Poetry she wrote during the Covid-19 pandemic inspired the three large-scale collages she created for Silent Streets. “As artists we’re trying to document this moment of multiple vexations,” Bagwell says, “but it will be an interim document because we’ll be going through this during and after the show. We don’t yet have the benefit of distance.”  

CONFRONTING SYSTEMIC RACISM  

Greensboro-based artist Antoine Williams says 2020 was shaping up to be a great year—but ended up being one of the worst. The pandemic upended his personal and professional lives while exposing, once again, systemic racism across the nation.  

An assistant professor of art at Guilford College, Williams says his work is influenced by critical race theory. For Silent Streets, his mixed-media work looks at the uprisings and their meaning. He explores the objectification of Black labor and culture, and the absurdity of public shock when Black people speak up against injustice.  

Creating during this challenging time has been cathartic, Williams says. “It’s a way of me shouting at the universe … or to feel like I’m contributing to this conversation.”  

RECLAIMING SYMBOLS OF POWER  

Artist Stacy Lynn Waddell of Durham often takes tools and uses them in new ways, redefining how we communicate. She has used branding irons on paper and acid to paint, among other experimental techniques.  

For Silent Streets, Waddell explores themes like representation and inclusion in symbols of power. Working alongside a master quilter, she used homemade textiles to create flags. By using a technique from a domestic realm and bringing it to a public sphere, she envisioned a way to reclaim symbols such as flags that are often weaponized, and explored how they could be redesigned to be more inclusive.  

“I think we’ll look back on this years later [and say] ‘This was an opportunity, even in all the bleak, difficult, sad lolling out of all of it,” Waddell says. “It’s still been an opportunity.”  

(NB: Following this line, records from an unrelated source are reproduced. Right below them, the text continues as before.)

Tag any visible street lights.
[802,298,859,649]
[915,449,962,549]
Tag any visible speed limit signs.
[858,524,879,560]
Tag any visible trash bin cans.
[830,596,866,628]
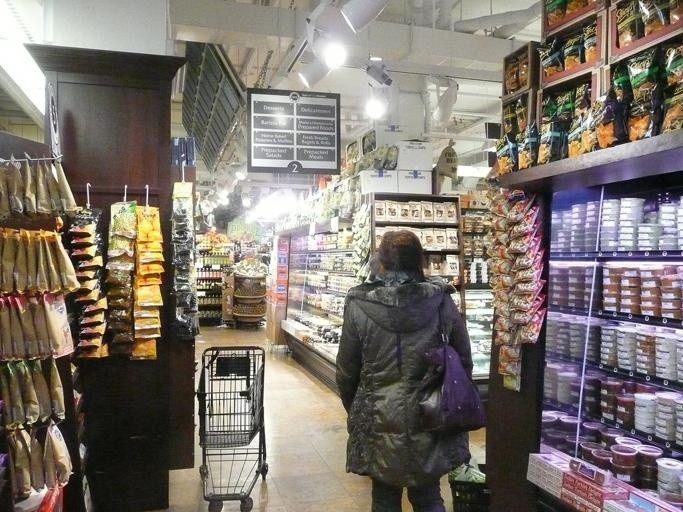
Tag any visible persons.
[332,228,476,511]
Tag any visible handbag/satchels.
[419,300,488,436]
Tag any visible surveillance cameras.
[367,64,393,86]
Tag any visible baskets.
[446,464,491,512]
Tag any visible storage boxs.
[499,0,682,140]
[327,120,433,201]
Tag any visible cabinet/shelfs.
[534,163,682,511]
[22,39,199,512]
[193,239,235,326]
[456,205,497,418]
[283,191,466,402]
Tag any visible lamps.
[428,74,459,124]
[337,0,388,33]
[296,53,332,89]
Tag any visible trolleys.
[192,341,274,512]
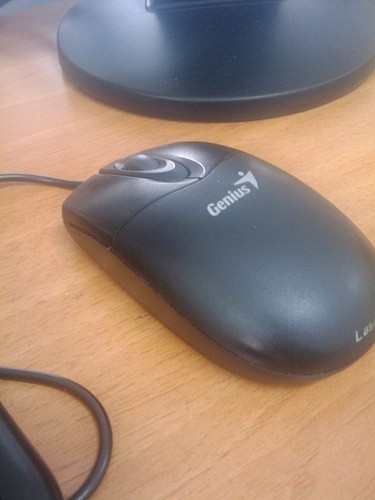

OTHER PANDEMIC-BORN PERSPECTIVES  

These three commissions form the core of the exhibition, but Silent Streets also features a wide spectrum of artists’ works during the pandemic. The exhibition also includes photo highlights from Diary of a Pandemic, a collaboration between Magnum Photos and National Geographic that features images taken by stranded photojournalists around the world in 2020.  

In the Pandemic Comics part of the exhibition, the focus is on how syndicated comic strips such as Pearls Before Swine, Liō, and Tank McNamara changed course suddenly as COVID-19 upended our lives. Silent Streets will also features As the Boundary Pulls Us Apart, a video and soundscape projection created by Charlotte artists Matt Steele and Ben Geller. 

 


 

Liz Rothaus Bertrand is a Charlotte-based freelance writer who has a love of the arts in all its forms.